TESTO DI PARTENZA:
⟨

In particolare, in riferimento all’ambiente, la tutela non si sostanzia solo nel riconoscimento del valore «naturalistico» del bene, ma anche nella promozione degli aspetti culturali ed educativi.
L’articolo privilegia una lettura unitaria del fenomeno, nel senso che «sviluppo, ricerca, cultura, patrimonio formano un tutto inscindibile» (CIAMPI).
Malgrado all’articolo 9 (comma 1) lo Stato si assuma direttamente e prontamente l’impegno a promuovere lo sviluppo della cultura e della ricerca, occorre osservare che nel recente passato l’atteggiamento del nostro Paese è andato decisamente nel senso opposto a questo principio.

⟩

DATI ESTRATTI:
⟨

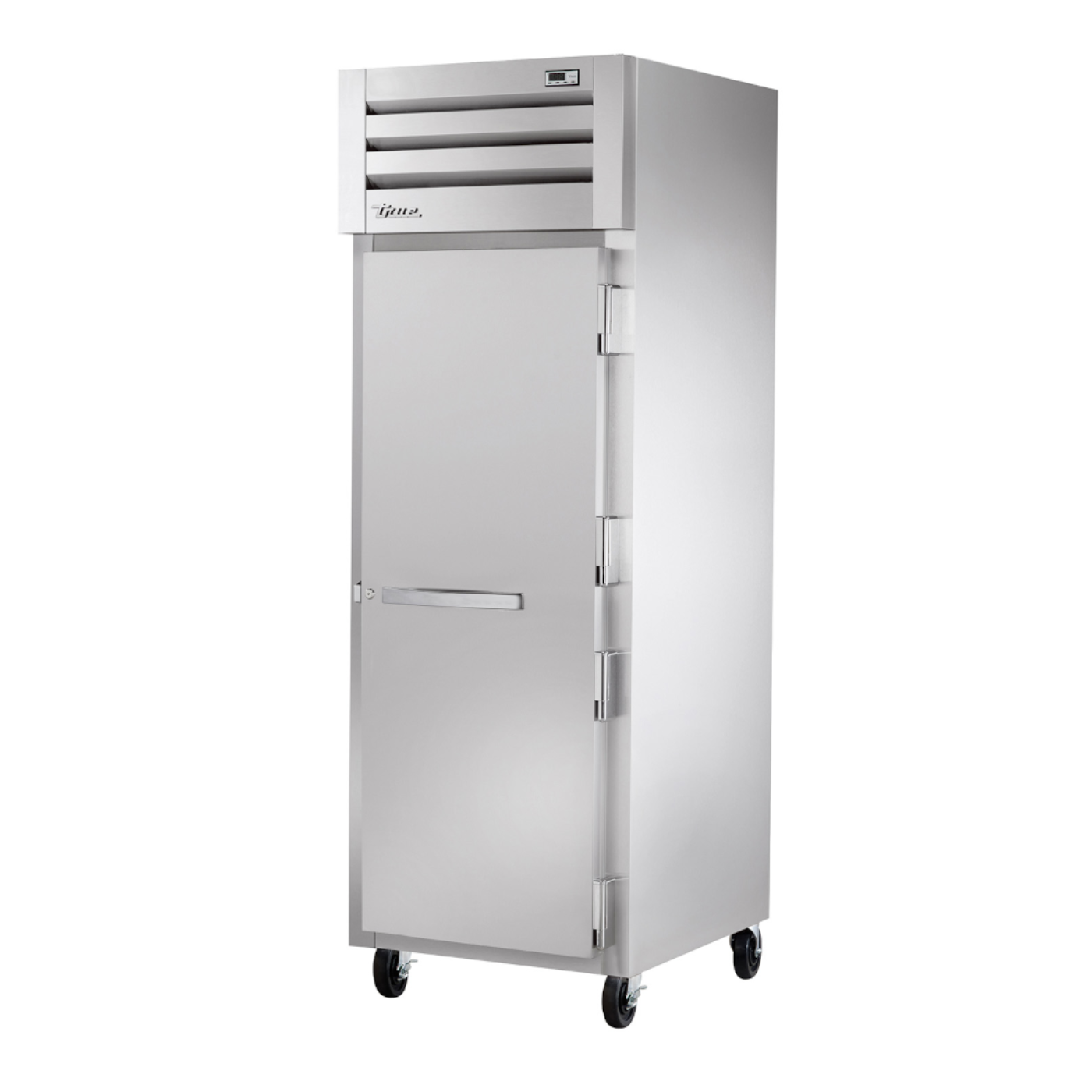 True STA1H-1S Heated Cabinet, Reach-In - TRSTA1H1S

⟩
⟨

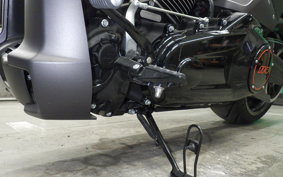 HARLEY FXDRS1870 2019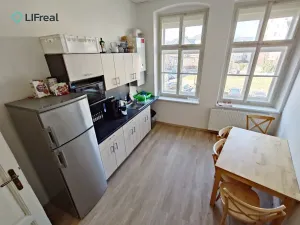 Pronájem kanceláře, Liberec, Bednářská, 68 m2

⟩
⟨

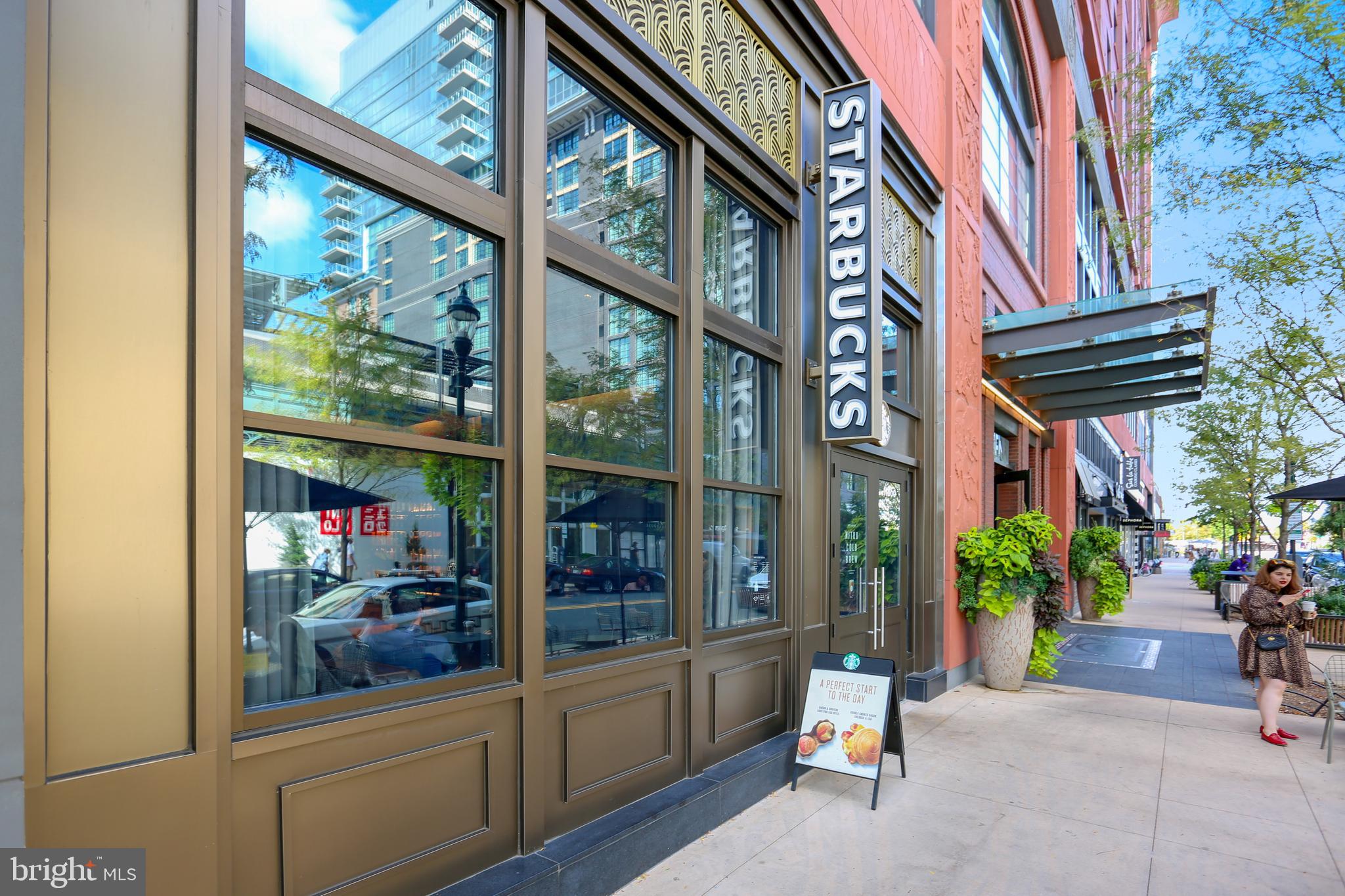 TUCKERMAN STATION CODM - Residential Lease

⟩

COSA FARE:
Rispondi a queste domande usando il testo di partenza:
(a) Oltre al valore naturalistico, quali aspetti promuove la tutela dell'ambiente?
(b) Secondo la frase citata, quali cose formano un tutto inscindibile?
(c) In quale direzione è andato l'atteggiamento del Paese nel recente passato?

SPAZIO RISPOSTA:
(a) Gli aspetti culturali ed educativi.
(b) Sviluppo, ricerca, cultura e patrimonio.
(c) Decisamente nel senso opposto al principio dell'articolo 9.